At 3:52pm today, one of our Cisco ASR routers experienced a crash within its routing engine.
This caused the router to instantly stop routing and any destinations via the router experienced an outage.
Unfortunately, this did not just sever connectivity cleanly… it started causing “flapping” (where routes are introduced and removed over and over again causing instability). Once this flapping was identified, we severed all network connectivity to the affected router.
After a few minutes, BGP failover took over and traffic re-routed via alternative paths as it is designed to do. This is how a normal crash would be handled.
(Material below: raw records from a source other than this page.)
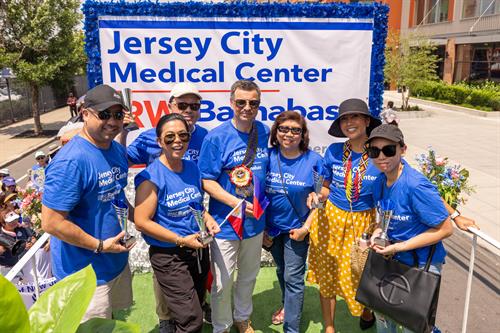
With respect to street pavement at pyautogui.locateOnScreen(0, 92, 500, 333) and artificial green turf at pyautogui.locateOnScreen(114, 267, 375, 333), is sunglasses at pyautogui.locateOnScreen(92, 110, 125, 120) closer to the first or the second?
artificial green turf at pyautogui.locateOnScreen(114, 267, 375, 333)

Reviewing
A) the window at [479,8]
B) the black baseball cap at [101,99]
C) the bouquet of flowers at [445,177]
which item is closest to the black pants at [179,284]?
the black baseball cap at [101,99]

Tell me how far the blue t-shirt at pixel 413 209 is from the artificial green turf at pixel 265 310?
1446mm

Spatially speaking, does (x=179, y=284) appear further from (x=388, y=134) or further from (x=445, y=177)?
(x=445, y=177)

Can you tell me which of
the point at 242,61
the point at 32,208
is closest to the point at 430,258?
the point at 242,61

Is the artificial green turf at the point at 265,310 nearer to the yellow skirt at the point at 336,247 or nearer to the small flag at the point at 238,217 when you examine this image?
the yellow skirt at the point at 336,247

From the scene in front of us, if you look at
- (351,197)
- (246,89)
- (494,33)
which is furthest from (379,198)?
(494,33)

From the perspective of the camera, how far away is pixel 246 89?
114 inches

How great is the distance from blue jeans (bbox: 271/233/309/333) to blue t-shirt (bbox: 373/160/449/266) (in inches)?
32.3

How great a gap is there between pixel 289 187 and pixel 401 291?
104 centimetres

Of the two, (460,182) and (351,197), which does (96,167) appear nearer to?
(351,197)

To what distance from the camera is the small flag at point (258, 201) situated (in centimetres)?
290

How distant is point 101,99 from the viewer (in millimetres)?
2270

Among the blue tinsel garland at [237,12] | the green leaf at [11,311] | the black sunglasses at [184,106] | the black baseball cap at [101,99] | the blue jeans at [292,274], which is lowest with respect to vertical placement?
the blue jeans at [292,274]

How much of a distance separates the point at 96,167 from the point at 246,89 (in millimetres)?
1213
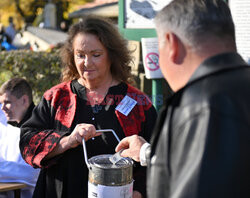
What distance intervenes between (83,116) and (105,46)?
50 cm

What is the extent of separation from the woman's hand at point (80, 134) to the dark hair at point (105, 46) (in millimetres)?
601

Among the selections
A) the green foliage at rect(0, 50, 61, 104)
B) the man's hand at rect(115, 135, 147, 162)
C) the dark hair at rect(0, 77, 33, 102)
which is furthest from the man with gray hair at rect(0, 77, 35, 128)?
the green foliage at rect(0, 50, 61, 104)

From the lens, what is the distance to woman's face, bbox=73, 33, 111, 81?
2.65m

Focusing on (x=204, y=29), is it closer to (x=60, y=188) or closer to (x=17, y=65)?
(x=60, y=188)

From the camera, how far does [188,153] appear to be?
112 cm

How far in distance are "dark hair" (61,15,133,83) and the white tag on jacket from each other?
0.76 feet

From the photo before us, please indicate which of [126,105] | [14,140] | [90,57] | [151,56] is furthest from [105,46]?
[151,56]

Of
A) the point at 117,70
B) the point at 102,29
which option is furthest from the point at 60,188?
the point at 102,29

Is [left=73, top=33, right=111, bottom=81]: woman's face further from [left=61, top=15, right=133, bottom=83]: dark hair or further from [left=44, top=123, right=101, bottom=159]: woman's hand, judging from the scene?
[left=44, top=123, right=101, bottom=159]: woman's hand

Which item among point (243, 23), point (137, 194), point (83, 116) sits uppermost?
point (243, 23)

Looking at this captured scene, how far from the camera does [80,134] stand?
2326 millimetres

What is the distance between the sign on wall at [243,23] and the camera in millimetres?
3654

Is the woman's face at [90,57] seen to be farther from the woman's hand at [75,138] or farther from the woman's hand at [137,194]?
the woman's hand at [137,194]

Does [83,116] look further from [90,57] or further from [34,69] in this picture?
[34,69]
The router crashed in such a way that it had to be physically power cycled to regain control afterwards. We then brought its routing online in a slow and controlled fashion to prevent any further disruption to the network.
After some research, it appears that we hit CSCus82903 which is a known Cisco Bug in our edition of routing software.
This was triggered when attempting to bring online our new IP connectivity provider, GTT, this afternoon – a normally routine procedure with no impact to customer traffic.
Our routers are currently stable and operating normally, however we need to perform some emergency maintenance to upgrade the software of the routers to a patched version provided by Cisco.
This should be able to occur without causing any additional outages, although the network routing should be considered “at risk” during the actual software upgrade.
In the meantime, our GTT connection has been kept offline to prevent the issue reappearing. We will re-establish the connection once the software upgrades are complete.